TEXT TO READ:
■ ■ ■ ■

Getting the last of the stuff out of mum's place has however made a positive difference to my state of mind, and I now feel less encumbered by stuff. I had a bit of a panic yesterday afternoon thinking of all the things that need to still be done to make the big move south. This morning all those worries were allayed when the three fellows from the removals company turned up. We got the whole job finished in about 90 minutes, including moving two electric beds and a fridge out of my place down to the garage; I'll phone up the op-shop next week and they can come and take that stuff away.

Things are looking a lot better now.

Tuesday 13 January 2015

Thoughts about dad

I felt the walls were too high this morning after doing a bag of shredding. Most of the stuff I was doing was accounts material dad had put together from the year 2007 and when that was finished I went into the garage to take a look at the pile of the rest of dad's stuff in the alcove along the side wall. I sorted through a box of CD ROMs and carried a couple of small boxes of photos into mum's apartment but when I went back into the garage I just felt it was too much. The walls were too high.

As I got back to my place it occurred to me that I would not have had this feeling if it was mum's stuff I was faced with sorting through this morning. The reason it felt like the walls were too high was because it was dad's stuff I was faced with. And I thought about my problematic relationship with my father, who died 4 years ago, and how things might be different if I was less prone to complain about him when I got the chance, which admittedly was not that often but it did happen from time to time. Most of the complaining was in front of mum who, despite that fact that she was married to dad for over 50 years, knew that he had weaknesses of character. But we all have character flaws, and I am drawn to think that it's more of a weakness to continue to blame someone who is dead, for their character flaws, than it is to have those character flaws in the first place.

So looking up at those towering walls this morning caused me to take a hard look at myself.

My father was a good man in many ways. He was always present, he never left us, for a start. Which is more that you can say for me, who left the family when the kids were small. He always treated us boys equally, furthermore, and allowed us to make mistakes, which I should be grateful for. This last thing he did enabled us to develop resilience and develop our characters independently from an early age. Dad was a stern patriarch in the old school pattern in many ways. But he left us up to our own devices - which is good in a way, but bad in another - and never shouted at us or hit us (except once). I remember a slightly distant but engaged parent who often had trouble understanding his children. He kept to his own devices and let us stick to ours.

In many ways my dad was a good man, as I say. But he let me down when mental illness struck and left me exhausted by life. He would not help in any way, and instead just pointed me to the government website. It took me many years to recover from the shock of illness, but I have never really recovered from the feeling that dad let me down badly. In the final instance he wasn't there when I needed him. If it had happened when I was 16 instead of 39 things would probably have been different. But I still get the feeling that he would have apportioned blame to me where there should have been none. He thought it a character flaw that I got ill, instead of seeing it as a mere physical ailment.

I think it is time however for me to lay those qualms aside and to forgive him for his failures, which were significant. But they were not so great that they cannot be forgiven. Which is how I want to proceed. At least doing so will make it easier to get through this current task of tidying up mum's place. Anything that makes that job easier to complete must be a good idea.

Monday 12 January 2015

A hard day's night

This is what the sky looks like right now, in the afternoon. It is spitting occasional rain. It is humid and as I sit here slowly dripping, the drops running down my face to my jaw, I recall how in the morning it was even hotter with full sun coming right in through the eastern-facing sliding doors, and the radiant heat bouncing off all the surfaces of the balcony into the apartment. From time to time I get up and use the face towel hanging over the standard lamp near the exercise bike.

■ ■ ■ ■

DATA ROWS:
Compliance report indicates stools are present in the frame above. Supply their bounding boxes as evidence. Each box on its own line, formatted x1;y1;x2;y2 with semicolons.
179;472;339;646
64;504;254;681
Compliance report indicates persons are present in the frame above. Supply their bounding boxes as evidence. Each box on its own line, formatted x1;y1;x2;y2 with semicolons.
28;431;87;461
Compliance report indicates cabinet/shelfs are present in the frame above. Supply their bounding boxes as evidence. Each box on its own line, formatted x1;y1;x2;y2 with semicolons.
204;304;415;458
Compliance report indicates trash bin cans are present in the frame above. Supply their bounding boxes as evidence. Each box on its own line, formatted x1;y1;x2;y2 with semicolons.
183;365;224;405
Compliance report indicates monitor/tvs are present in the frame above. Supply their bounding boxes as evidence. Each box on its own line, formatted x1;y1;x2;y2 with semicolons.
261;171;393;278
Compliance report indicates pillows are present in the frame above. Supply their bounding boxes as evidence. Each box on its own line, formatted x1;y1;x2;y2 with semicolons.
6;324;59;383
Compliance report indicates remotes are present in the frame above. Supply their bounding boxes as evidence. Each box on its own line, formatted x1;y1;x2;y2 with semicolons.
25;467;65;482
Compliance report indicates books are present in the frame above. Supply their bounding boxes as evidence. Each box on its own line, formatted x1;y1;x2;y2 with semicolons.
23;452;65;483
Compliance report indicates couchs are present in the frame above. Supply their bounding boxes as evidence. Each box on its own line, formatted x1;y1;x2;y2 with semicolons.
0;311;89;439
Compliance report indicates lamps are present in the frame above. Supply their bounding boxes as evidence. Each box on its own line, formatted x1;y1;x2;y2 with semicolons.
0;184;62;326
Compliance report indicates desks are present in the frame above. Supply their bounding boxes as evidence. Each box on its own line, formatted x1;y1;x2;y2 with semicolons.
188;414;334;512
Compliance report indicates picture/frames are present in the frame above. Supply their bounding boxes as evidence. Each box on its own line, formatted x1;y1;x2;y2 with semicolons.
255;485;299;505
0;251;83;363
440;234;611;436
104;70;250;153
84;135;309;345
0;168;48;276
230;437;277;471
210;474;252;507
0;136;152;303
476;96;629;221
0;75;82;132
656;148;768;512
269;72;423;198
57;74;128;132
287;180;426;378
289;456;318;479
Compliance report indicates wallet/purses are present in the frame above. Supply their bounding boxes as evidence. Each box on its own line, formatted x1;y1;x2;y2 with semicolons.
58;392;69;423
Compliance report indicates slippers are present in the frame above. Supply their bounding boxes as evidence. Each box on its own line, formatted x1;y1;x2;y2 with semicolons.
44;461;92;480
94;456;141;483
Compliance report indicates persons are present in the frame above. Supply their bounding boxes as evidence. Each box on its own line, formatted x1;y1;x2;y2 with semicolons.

■ ■ ■ ■

WRITTEN PROBLEM:
In the diary excerpt, how long did it take to finish the job once the three men from the removals company arrived?

ANSWER TO THIS TASK:
About 90 minutes.